Farm-based educational program
"We need to be interactive with the natural environment around us to find wholeness within ourselves."
~ Bente Goldstein
The FarmWise™ Education program is based on methods developed by Bente Goldstein and her friends and colleagues during her many years as a teacher and farm-educator. In the FarmWise program these methods are realized in a farm-based educational experience developed for children, primarily six to twelve years of age. They are nestled on this organic farm in Wisconsin, USA.
Year 'round programs
Through a year-round schedule of school group visits, weekend family programs and – during the summer – 5-day or 3-day summer camps, small groups of children are introduced to the values, lifestyle and work ethic of the traditional midwest American farm. It's like Old McDonald's place!
Livestock and farm pets are tended daily: Kua and Daisy, the dairy cows, are milked. Eggs are gathered and the pigs fed. Come haying time, the bales of fresh hay are stowed in the hayloft. Fruit trees must be pruned and the garden cultivated. There's endless tasks on a farm, of course. And the children learn by doing everything themselves. This is actually what is unique about the FarmWise programs. The children do not just look at farming happening. This is an interactive place.

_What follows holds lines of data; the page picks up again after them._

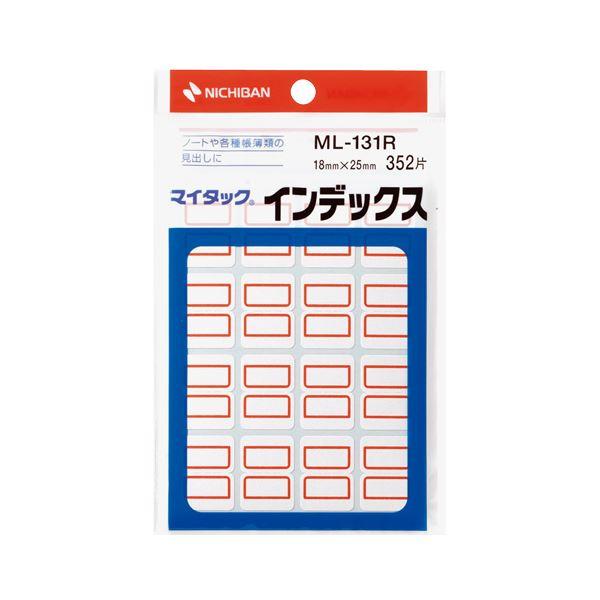 【送料無料】(まとめ) ニチバン マイタック インデックス 紙ラベル 小 18×25mm 赤枠 ML-131R 1パック(352片:16片×22シート) 【×50セット】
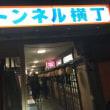 TVドラマ企画もネタ切れ?仁義なき戦い?~今日のお店:西九条トンネル横丁の居酒屋グルメ「せぞん」。
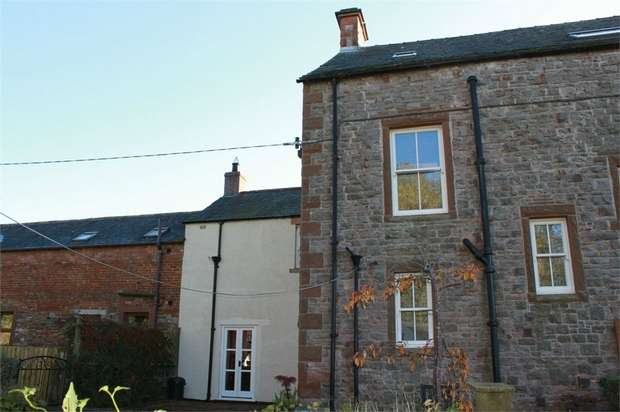 4 Bedrooms Terraced House for sale in Thomas Close, Penrith, Cumbria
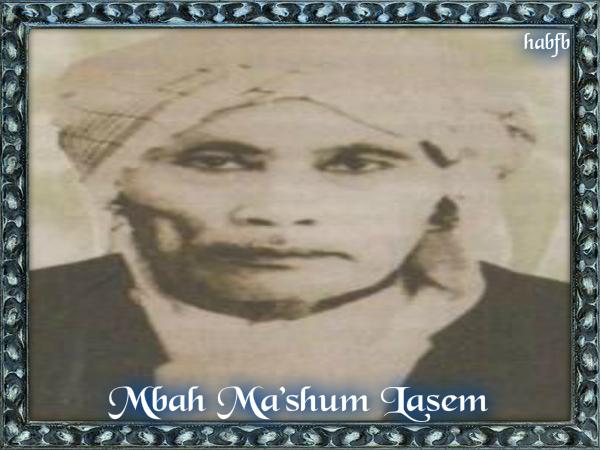 adalah ulama besar yang tindakannya  sering sulit dicerna nalar awam Mbah Ma'shum Lasem, bisa mendengar keluhan Ahli Neraka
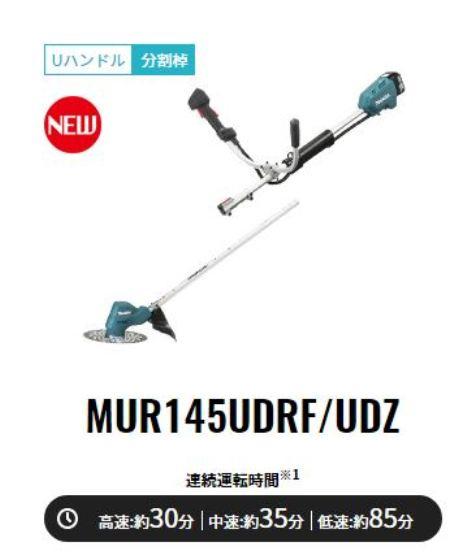 マキタ 充電式草刈機 MUR145UDRF[Uハンドル/分割棹]14.4V バッテリー・充電器セット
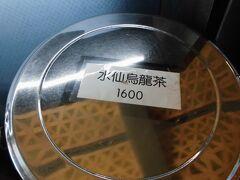 さて、ご承知の通り、この「林茂林茶行」は、隣接する「林華泰茶行」の弟店にあたります。兄店には入っていませんが、個人的には当店の方が入りやすいと思います。写真は、基本単位である600gを一斤として表示されており、1/4の150gや1/2の300gでも販売してくれます。一斤1,000元以下の烏龍茶でも味、香りとも充分な感じでした。
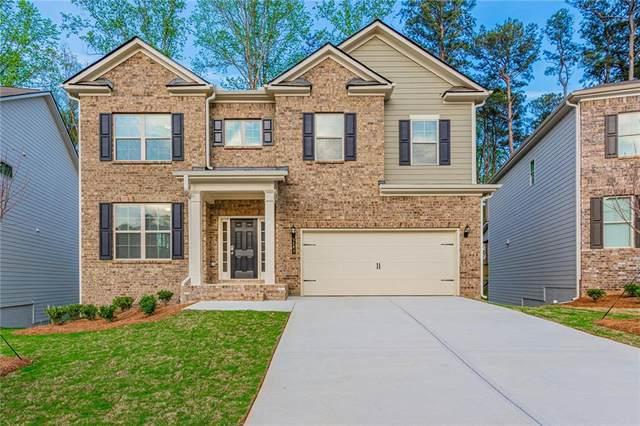 1510 Kaden (73) Lane, Braselton, GA 30517 (MLS #6707404) :: Charlie Ballard Real Estate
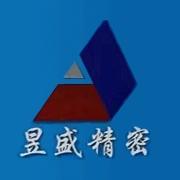 深圳市昱盛灏科技有限公司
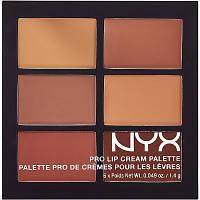 Палитра помад NYX The Nudes (6 оттенков)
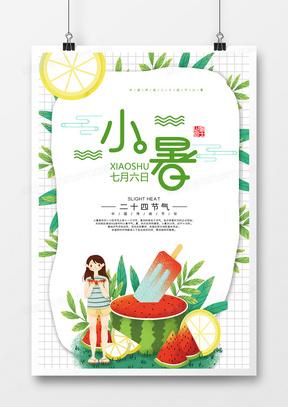 简约小清新二十四节气小暑宣传海报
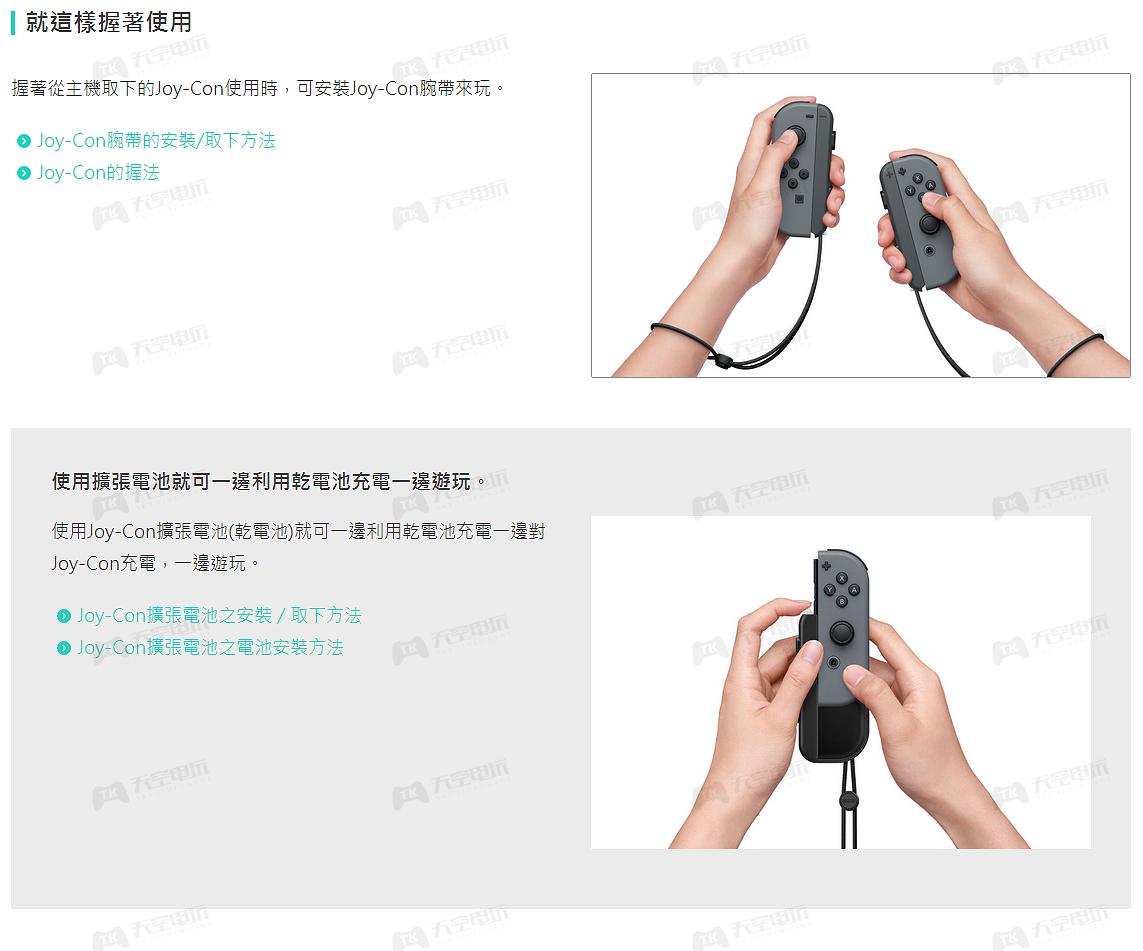 NS SWITCH 【Joy-Con及握把控制器使用方法】
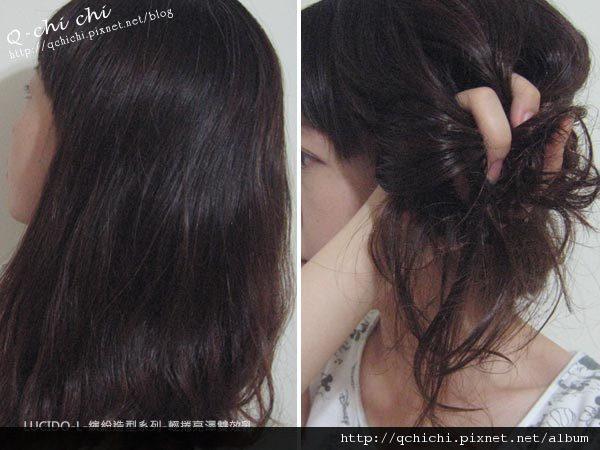 LUCIDO-L-縯紛造型系列-輕捲亮澤雙效乳-乾髮用.jpg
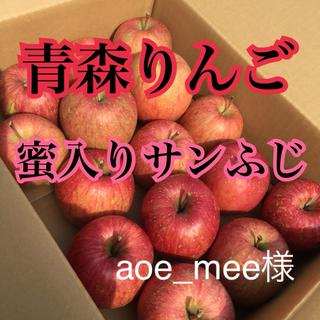 りんご 美味しいりんご サンふじ 青森りんご(フルーツ)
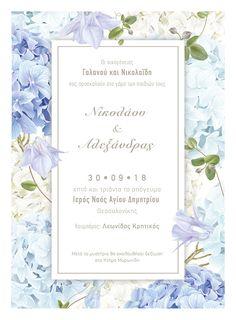 ccb464ea99b0 LILA WEDDING Προσκλητήριο γάμου με ορτανσίες και εσωτερικό πλαίσιο για το  κείμενο.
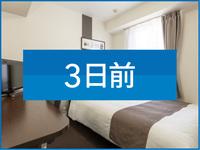 ※【 3連泊以上割引 】 3Nights stay 朝食無料サービス 【現地決済or事前決済】◆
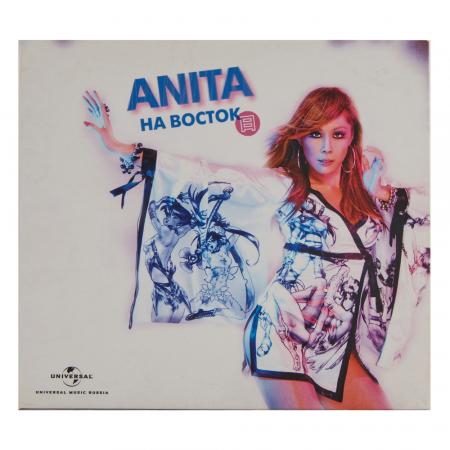 """CD+DVD  Анита """"""""На восток"""""""""""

Those who have worked with children know that it is much more fun to try to wrestle a hay bale yourself, rather than watch the grownups do it!
"Hands-on" learning
Inside the house, snacks and meals are prepared by the children, when possible including fruits (literally, sometimes!) of the day's work. As in all things, the emphasis is on doing the work themselves, "with our own hands", and enjoying the harvest of our efforts. It's about seeing the consequences of our honest work, being it planting seeds in the ground or feeding the pigs.
Always there is Music
When the children are here for more than one day, we learn many songs from around the world. And how these songs both tell stories and lift the spirit. Didn't people always sing to lift themselves from the heaviness of hard work in the old days? Believing , like Pete Seeger, that we need to bring singing back into daily life in America, there is singing at many transitional times at FarmWise.
A happy, fruitful experience
Why should't we try to give the children a sense of the fact that they, too, could do "homesteading" one day, if they wanted to? We give them a try at it here, and they love it! The values and habits the children build in themselves are lifelong. In short: this is the "I Can" experience! You will find it to be a happy, fruitful experience for all who engage in it.